Description of the task: If a line includes the word "press", it belongs in the count; state the total for the data below and add nothing.

Data supplied:
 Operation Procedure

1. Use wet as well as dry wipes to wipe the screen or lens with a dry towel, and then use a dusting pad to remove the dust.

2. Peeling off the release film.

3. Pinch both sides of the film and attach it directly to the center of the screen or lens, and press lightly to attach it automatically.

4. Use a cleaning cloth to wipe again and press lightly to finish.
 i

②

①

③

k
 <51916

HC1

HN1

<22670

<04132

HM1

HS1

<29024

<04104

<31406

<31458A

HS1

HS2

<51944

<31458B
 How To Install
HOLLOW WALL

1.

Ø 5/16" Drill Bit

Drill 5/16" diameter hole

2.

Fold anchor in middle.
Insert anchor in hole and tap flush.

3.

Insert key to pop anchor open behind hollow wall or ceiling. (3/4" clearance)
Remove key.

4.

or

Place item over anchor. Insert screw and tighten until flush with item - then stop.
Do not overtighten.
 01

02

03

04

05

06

* * *

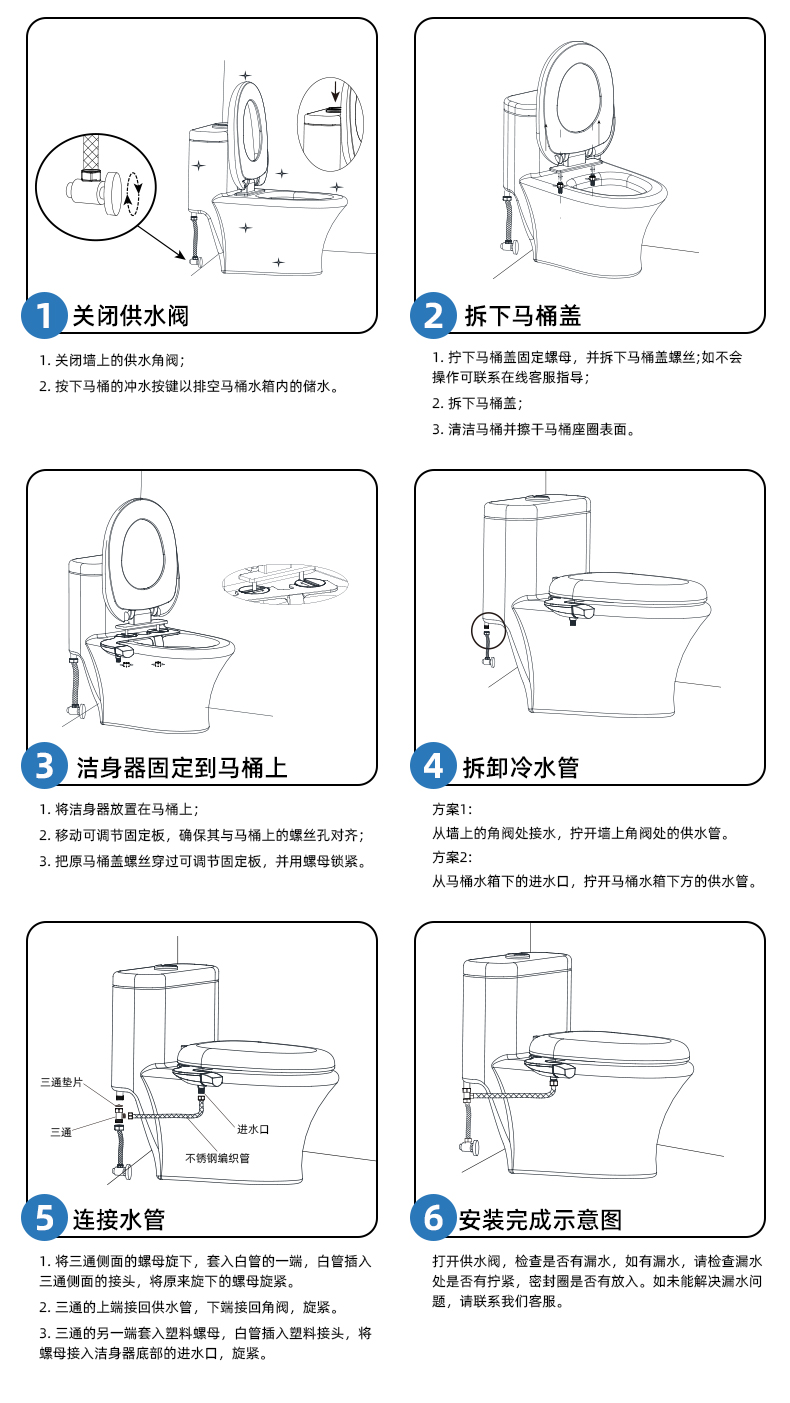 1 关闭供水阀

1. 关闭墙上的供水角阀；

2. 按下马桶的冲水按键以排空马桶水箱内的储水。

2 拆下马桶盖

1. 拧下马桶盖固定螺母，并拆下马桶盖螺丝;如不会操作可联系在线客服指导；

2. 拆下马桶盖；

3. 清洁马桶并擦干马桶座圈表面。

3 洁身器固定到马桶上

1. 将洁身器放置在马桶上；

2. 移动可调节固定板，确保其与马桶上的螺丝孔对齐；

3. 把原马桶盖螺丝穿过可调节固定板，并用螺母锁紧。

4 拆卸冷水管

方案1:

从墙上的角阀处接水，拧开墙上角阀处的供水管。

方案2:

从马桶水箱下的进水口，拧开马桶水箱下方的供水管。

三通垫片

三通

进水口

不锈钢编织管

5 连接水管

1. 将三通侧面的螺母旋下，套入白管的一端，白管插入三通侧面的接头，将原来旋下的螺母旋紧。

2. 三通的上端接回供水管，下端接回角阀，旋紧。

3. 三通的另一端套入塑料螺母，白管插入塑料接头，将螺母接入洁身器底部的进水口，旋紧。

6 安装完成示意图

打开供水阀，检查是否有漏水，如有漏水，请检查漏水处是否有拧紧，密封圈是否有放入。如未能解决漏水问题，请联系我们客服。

Response below: 2